Start Quoted passage

By Rebecca Pahle | Lists | January 27, 2015 |
By Rebecca Pahle | Lists | January 27, 2015 |
Authors. Directors. Two enter. One leaves. FIGHT. FIGHT. FIGHT.
Stephen King, The Shining
Let’s start with the most famous. Stephen Kings’ hateboner for Stanley Kubrick’s The Shining knows no bounds. The crux of his hatred comes from what Kubrick (who, with Diane Johnson, co-wrote the screenplay) did to his main characters, making Jack Torrance a crazy ball of crazy (in the book he was a more sympathetic character who started out as a decent guy struggling with alcoholism) and turning his wife Wendy into “one of the most misogynistic characters ever put on film. She’s basically just there to scream and be stupid. And that’s not the woman I wrote about,” says King.
After feeling like his book was mishandled once, the author took a more hands-on approach with a 1997 miniseries starring Steven Weber and Rebecca De Mornay, which no one has yet made a questionably dumb as shit documentary about.
Anthony Burgess, A Clockwork Orange
Jesus, Stanley Kubrick, stop fucking up. Burgess’ main issue with A Clockwork Orange is how it turned rapist and murderer Alex DeLarge (Malcolm McDowell) and his fellow Droogs into pop culture icons, which is even more fucked up when you consider Burgess was in part inspired to write A Clockwork Orange by the time his first wife was beaten by GIs and subsequently miscarried. The popularity of A Clockwork Orange, book and movie, caused Burgess to wish he’d never written the former, which he says he “knocked off for money in three weeks.” “It became known as the raw material for a film which seemed to glorify sex and violence,” he explains. “The film made it easy for readers of the book to misunderstand what it was about, and the misunderstanding will pursue me till I die. I should not have written the book because of this danger of misinterpretation.”
Lothar-Gunther Buchheim, Das Boot (this is the right gif, ja?)
Another director who pops up on the shit lists of multiple writers is Wolfgang Petersen, whose Das Boot was panned by its original novelist Lothar-Gunther Buchheim for inaccuracies that (he says) made it a “cheap, shallow American action flick” and a “contemporary German propaganda newsreel from World War II” and that (literally everyone else in the world says) made it an actual interesting movie instead of a boring as shit documentary about submarines. Buchheim originally turned in his own six-hour draft, but unsurprisingly, Petersen gave nary a care.

End Quoted passage
Start Dataset records

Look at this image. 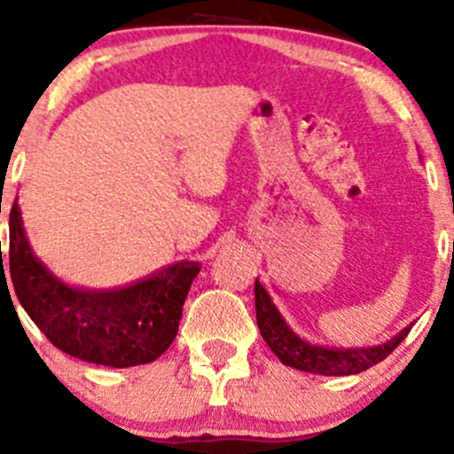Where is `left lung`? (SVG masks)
<instances>
[{
    "label": "left lung",
    "instance_id": "obj_1",
    "mask_svg": "<svg viewBox=\"0 0 454 454\" xmlns=\"http://www.w3.org/2000/svg\"><path fill=\"white\" fill-rule=\"evenodd\" d=\"M254 308L261 336L268 342L270 349L274 351V356L283 364H287V367L318 375H356L360 371H367L373 364L382 363L409 336L411 327H413V323H411L409 327H404L397 336L382 342V345L351 347V349H345V347H323L312 345V342L303 340V338L292 332L290 325L283 320L281 312H278L277 305L272 303L270 294L265 292V287L259 283V278L254 281Z\"/></svg>",
    "mask_w": 454,
    "mask_h": 454
}]
</instances>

End Dataset records

_To be done_
- A) In the adaptations article, translate this sentence into Spanish: "Buchheim originally turned in his own six-hour draft, but unsurprisingly, Petersen gave nary a care."
- B) Using the adaptations article, mark each statement yes or no, and quote the words that decide it: (i) The 1997 miniseries starred Steven Weber and Rebecca De Mornay. (ii) Burgess says he wrote A Clockwork Orange over three years. (iii) Kubrick wrote the screenplay for The Shining alone.
- C) From the adaptations article, pull out the passage between "Another director who" and "nary a care.", inclusive.

_Final results_
- A) Buchheim entregó originalmente su propio borrador de seis horas, pero, como era de esperar, a Petersen no le importó en absoluto.

- B)
(i) Yes: "a 1997 miniseries starring Steven Weber and Rebecca De Mornay"
(ii) No: "knocked off for money in three weeks."
(iii) No: "who, with Diane Johnson, co-wrote the screenplay"

- C)
Another director who pops up on the shit lists of multiple writers is Wolfgang Petersen, whose Das Boot was panned by its original novelist Lothar-Gunther Buchheim for inaccuracies that (he says) made it a “cheap, shallow American action flick” and a “contemporary German propaganda newsreel from World War II” and that (literally everyone else in the world says) made it an actual interesting movie instead of a boring as shit documentary about submarines. Buchheim originally turned in his own six-hour draft, but unsurprisingly, Petersen gave nary a care.